● Stated problem: Are you able to retype all the records below exactly?

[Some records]
-=-=-

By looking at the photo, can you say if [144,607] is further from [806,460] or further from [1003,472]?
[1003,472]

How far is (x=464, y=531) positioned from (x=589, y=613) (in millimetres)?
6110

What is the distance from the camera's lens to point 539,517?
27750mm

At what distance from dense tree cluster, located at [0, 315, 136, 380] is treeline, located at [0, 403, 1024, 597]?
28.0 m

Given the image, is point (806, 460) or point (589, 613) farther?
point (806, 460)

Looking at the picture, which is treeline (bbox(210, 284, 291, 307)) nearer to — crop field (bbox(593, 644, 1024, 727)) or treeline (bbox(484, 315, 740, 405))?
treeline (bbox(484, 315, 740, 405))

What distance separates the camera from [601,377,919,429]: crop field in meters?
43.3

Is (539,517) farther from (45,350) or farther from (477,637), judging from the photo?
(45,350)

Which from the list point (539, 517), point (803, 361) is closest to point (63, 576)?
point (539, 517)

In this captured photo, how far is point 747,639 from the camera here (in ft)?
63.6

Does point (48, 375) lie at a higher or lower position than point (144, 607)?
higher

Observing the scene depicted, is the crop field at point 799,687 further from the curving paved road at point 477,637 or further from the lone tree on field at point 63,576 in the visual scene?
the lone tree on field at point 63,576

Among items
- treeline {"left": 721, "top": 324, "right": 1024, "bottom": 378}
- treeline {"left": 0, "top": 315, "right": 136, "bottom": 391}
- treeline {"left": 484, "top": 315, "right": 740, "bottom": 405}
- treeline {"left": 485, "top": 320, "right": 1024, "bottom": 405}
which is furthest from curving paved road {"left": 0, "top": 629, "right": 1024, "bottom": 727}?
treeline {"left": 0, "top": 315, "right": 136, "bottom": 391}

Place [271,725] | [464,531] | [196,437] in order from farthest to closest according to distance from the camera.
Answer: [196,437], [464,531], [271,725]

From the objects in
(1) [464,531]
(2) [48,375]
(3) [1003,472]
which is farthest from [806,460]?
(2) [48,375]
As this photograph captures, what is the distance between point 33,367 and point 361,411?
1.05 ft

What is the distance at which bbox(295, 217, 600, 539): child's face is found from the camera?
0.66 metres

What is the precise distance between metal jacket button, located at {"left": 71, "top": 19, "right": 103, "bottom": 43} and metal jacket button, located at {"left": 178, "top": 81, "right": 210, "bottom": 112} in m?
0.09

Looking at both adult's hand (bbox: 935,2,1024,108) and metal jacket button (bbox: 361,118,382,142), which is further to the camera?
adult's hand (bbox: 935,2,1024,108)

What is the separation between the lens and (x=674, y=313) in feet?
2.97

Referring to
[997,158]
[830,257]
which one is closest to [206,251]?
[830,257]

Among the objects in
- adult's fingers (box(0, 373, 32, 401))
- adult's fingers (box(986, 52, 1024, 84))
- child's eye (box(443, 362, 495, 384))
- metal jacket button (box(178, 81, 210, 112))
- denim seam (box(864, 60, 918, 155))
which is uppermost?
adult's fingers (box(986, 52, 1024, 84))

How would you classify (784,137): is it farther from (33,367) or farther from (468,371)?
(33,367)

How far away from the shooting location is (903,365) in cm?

-=-=-

● Result of the task:
By looking at the photo, can you say if [144,607] is further from [806,460] or further from [1003,472]?
[1003,472]

How far is (x=464, y=531) positioned from (x=589, y=613) (in millimetres)?
6110

What is the distance from the camera's lens to point 539,517?
27750mm

At what distance from dense tree cluster, located at [0, 315, 136, 380] is treeline, located at [0, 403, 1024, 597]?
28.0 m

Given the image, is point (806, 460) or point (589, 613) farther?
point (806, 460)

Looking at the picture, which is treeline (bbox(210, 284, 291, 307)) nearer to — crop field (bbox(593, 644, 1024, 727)) or treeline (bbox(484, 315, 740, 405))?
treeline (bbox(484, 315, 740, 405))

What distance separates the camera from [601,377,919,429]: crop field in meters?
43.3

Is (539,517) farther from (45,350) or farther from (477,637), judging from the photo?
(45,350)

Which from the list point (539, 517), point (803, 361) is closest to point (63, 576)?
point (539, 517)

In this captured photo, how far is point 747,639 from the camera here (in ft)?
63.6

Does point (48, 375) lie at a higher or lower position than point (144, 607)?
higher

Observing the scene depicted, is the crop field at point 799,687 further from the curving paved road at point 477,637 or further from the lone tree on field at point 63,576 in the visual scene?
the lone tree on field at point 63,576

Among items
- treeline {"left": 721, "top": 324, "right": 1024, "bottom": 378}
- treeline {"left": 0, "top": 315, "right": 136, "bottom": 391}
- treeline {"left": 484, "top": 315, "right": 740, "bottom": 405}
- treeline {"left": 485, "top": 320, "right": 1024, "bottom": 405}
which is furthest from curving paved road {"left": 0, "top": 629, "right": 1024, "bottom": 727}?
treeline {"left": 0, "top": 315, "right": 136, "bottom": 391}

Place [271,725] | [464,531] | [196,437] in order from farthest to closest according to distance from the camera.
Answer: [196,437], [464,531], [271,725]

From the objects in
(1) [464,531]
(2) [48,375]
(3) [1003,472]
which is farthest from [806,460]?
(2) [48,375]
As this photograph captures, what is the distance between point 33,367 and point 361,411?
1.05 ft

What is the distance at which bbox(295, 217, 600, 539): child's face is found from the camera?
0.66 metres

What is the precise distance between metal jacket button, located at {"left": 71, "top": 19, "right": 103, "bottom": 43} and metal jacket button, located at {"left": 178, "top": 81, "right": 210, "bottom": 112} in m?
0.09

Looking at both adult's hand (bbox: 935,2,1024,108) and metal jacket button (bbox: 361,118,382,142), which is further to the camera?
adult's hand (bbox: 935,2,1024,108)

What is the separation between the lens and (x=674, y=313) in feet?
2.97

Referring to
[997,158]
[830,257]
which one is closest to [206,251]?
[830,257]

Among the objects in
- adult's fingers (box(0, 373, 32, 401))
- adult's fingers (box(986, 52, 1024, 84))
- child's eye (box(443, 362, 495, 384))
- metal jacket button (box(178, 81, 210, 112))
- denim seam (box(864, 60, 918, 155))
which is uppermost?
adult's fingers (box(986, 52, 1024, 84))

How would you classify (784,137): is it farther from (33,367) or farther from (468,371)?
(33,367)

How far away from the shooting location is (903,365) in cm?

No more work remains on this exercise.